Without even listening further, I just froze, from the beginning sounds of that, I assumed my answer wasn't a good one. I think I froze to brace myself, and when I did start back to listening, what I assumed was correct, this wasn't the answer I wanted to hear. Well, like the song you can't stand, that line got stuck in my head. It was actually the title of my journal entry that night! LOL. In the middle of getting my blog together, I read that journal entry again because what I wrote about was still relevant (i hope i'm not the only one to do that). I don't know if it was the words that just sunk in deepr, or the sound of Russ playing while I got my nightly medicine, that I said, inside & outloud, Honestly, Mary... that's just what and who I need to be,with myself and with the people I am trying to share myself with! I know me, I know the battles I face, externally and internally and I'm not afraid to acknowledge them. But I don't want to come accross on here as if I have it all figured out, I don't! I just want to use this platform to be my most honest self. Even in just these few moments of realizing I was holding back my honesty, I thought about things that I was trying to hide from myself. Things that I turned the other cheek on. I hadn't been very honest with myself, ignoring signs on purpose just to feel better right then. To not have to deal with it. What I DID do, was actually grab onto ____ words without seeing the actions. I have always been a believer that actions speak louder than words, but there are some people and some moments that I have allowed (or allow) to give me great sounding words in the place of good actions.
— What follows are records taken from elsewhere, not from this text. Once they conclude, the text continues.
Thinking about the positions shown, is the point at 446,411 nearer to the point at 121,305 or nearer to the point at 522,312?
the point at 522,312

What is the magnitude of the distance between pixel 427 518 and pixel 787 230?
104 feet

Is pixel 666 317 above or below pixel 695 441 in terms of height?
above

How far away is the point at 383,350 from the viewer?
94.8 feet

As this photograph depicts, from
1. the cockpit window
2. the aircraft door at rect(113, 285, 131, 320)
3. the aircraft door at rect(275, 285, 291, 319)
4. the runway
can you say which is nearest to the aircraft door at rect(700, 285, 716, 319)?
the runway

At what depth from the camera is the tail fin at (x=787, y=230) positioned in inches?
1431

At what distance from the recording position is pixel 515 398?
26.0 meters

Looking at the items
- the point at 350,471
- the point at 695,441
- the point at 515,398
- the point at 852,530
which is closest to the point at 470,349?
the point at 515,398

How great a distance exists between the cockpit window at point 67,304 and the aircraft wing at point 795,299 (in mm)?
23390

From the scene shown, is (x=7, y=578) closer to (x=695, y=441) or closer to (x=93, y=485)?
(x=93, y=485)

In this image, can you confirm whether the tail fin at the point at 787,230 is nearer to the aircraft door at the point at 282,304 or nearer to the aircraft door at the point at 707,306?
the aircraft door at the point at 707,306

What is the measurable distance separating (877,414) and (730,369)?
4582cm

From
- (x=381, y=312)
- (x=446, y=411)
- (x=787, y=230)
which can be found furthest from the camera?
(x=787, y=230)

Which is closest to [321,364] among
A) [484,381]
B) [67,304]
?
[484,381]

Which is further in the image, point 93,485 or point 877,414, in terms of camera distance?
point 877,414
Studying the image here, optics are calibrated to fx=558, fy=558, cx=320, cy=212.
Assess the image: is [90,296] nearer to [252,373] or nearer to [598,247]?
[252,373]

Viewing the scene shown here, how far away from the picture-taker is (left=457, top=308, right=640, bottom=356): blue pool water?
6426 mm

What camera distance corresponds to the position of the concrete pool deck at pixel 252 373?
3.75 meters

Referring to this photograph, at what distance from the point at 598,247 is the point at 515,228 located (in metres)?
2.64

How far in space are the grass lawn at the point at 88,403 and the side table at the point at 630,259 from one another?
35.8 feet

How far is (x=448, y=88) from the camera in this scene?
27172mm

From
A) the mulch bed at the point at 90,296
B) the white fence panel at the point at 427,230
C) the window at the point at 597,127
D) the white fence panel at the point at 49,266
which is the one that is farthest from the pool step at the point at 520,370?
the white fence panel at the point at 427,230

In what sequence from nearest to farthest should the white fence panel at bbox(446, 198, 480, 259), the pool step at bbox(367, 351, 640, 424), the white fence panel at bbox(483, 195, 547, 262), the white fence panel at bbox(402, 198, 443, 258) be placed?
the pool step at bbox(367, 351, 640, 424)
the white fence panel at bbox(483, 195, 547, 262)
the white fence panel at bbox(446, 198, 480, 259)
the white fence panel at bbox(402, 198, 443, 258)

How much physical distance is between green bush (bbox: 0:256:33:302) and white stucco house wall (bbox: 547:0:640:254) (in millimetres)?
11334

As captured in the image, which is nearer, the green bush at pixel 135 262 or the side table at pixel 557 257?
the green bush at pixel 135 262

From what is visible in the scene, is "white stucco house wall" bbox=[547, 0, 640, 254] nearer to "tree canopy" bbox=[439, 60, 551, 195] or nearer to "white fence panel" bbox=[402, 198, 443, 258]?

But I couldn't hold on those words long, words without actions are nothing. Words are great place fillers! They feel good when they're right there, doing the things they need to do, but they eventually expire. WORDS DO EXPIRE. That's why is overly important to have actions! Actions are proof that the words you said mean something.

Well, through that pain, came my new name, and HELLA ideas for blog post! Shoutout to ___. :-)

My hope through this blog is that other girls.ladies.women. know that they're not alone. In the way they feel, in the shit they do... I'm here sis, living the same shit, different day! But, it can't and won't last. I get you sis, & I got you sis!